No matter whether you access memory 8, 16, 32 bits at a time, you will have to account for your objects wrapping past the edge of your words. For such small objects I would consider pre-calculating the shifts across a word - there's only 16 of them, and only 2 of them involve overlapping into a second word.

Edit: You'd probably get some savings by making your objects 4x4, even if you never used that last pixel.

[geldo79]

I'll try to precalculate. But at the moment, I wonder if my project is possible on the amiga. I try to code some spacewar like game. My spaceship is a sprite....and it moves very smoothly. But now as i try to implement the shooting mechanism of the ship, it seems to be difficult to keep the game speed at the actual level.
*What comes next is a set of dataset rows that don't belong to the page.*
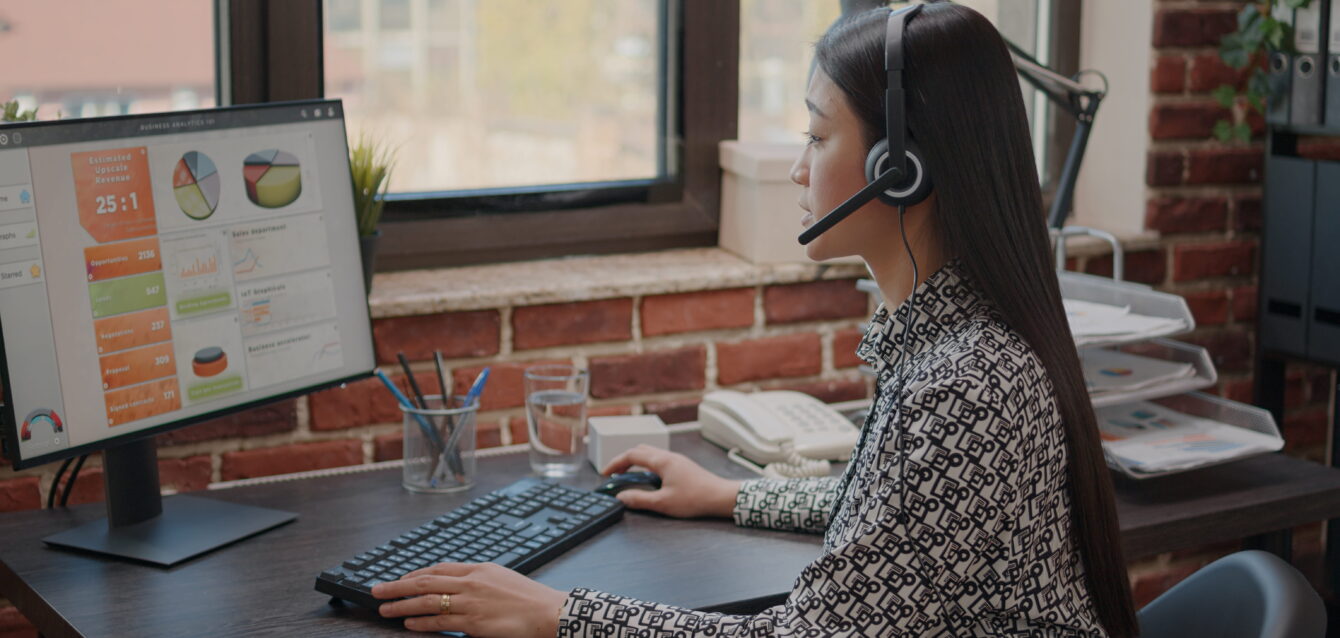 What Features Should You Expect from a Modern Call Center Solution in Trivandrum?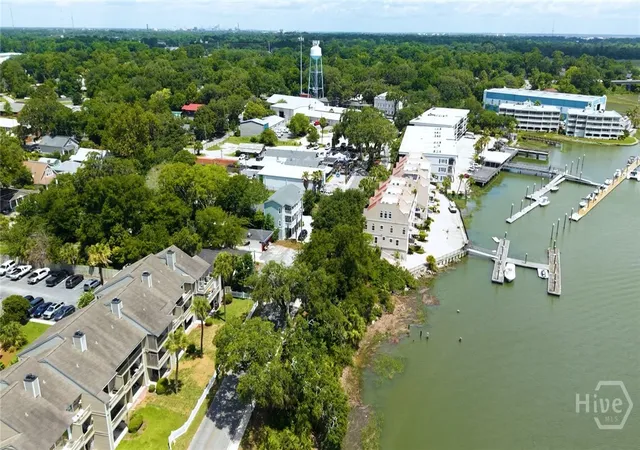 1st image of 3005 River Dr #511, Savannah, GA 31404 | MLS# SA358602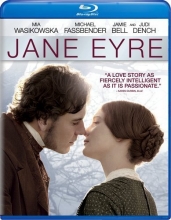 Cover art for Jane Eyre [Blu-ray]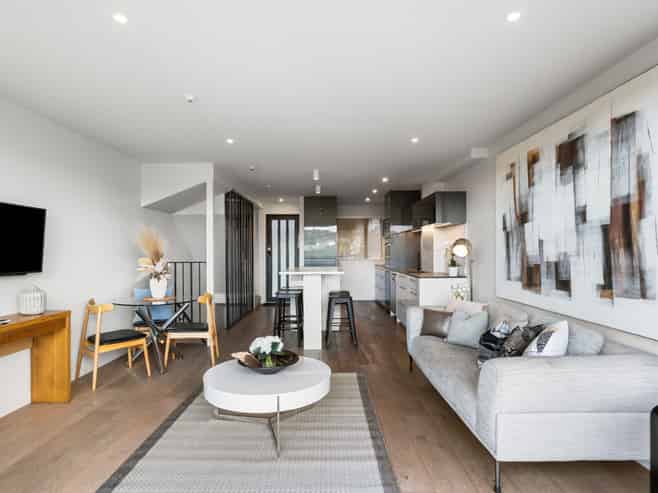 8/6 Waima Street, Grey Lynn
Problem is that every laser cannon bob (or at least graphic object...not sure if i will use the blitter or cpu) has to be updated concerning its position for every frame. Up to now, the cpu does not seem to be able to calculate everything in time. I use a bresenham algorithm to calculate the positions. And in order to be able to detect collisions, i do an update pixel by pixel. Otherwise i could increase or decrease x or y of the bob by a larger amount (depending on its speed), but then collision detection will be difficult. Its a bit frustrating at the moment.

[deimos]

Quote:

Originally Posted by geldo79

Up to now, the cpu does not seem to be able to calculate everything in time. I use a bresenham algorithm to calculate the positions. And in order to be able to detect collisions, i do an update pixel by pixel. Otherwise i could increase or decrease x or y of the bob by a larger amount (depending on its speed), but then collision detection will be difficult. Its a bit frustrating at the moment.

I think you should consider changing your approach, calculate positions, physics, collisions, etc. at whatever accuracy is needed and using line intersections, bounding boxes, etc. for efficiency, then convert to screen resolution to draw as a separate step.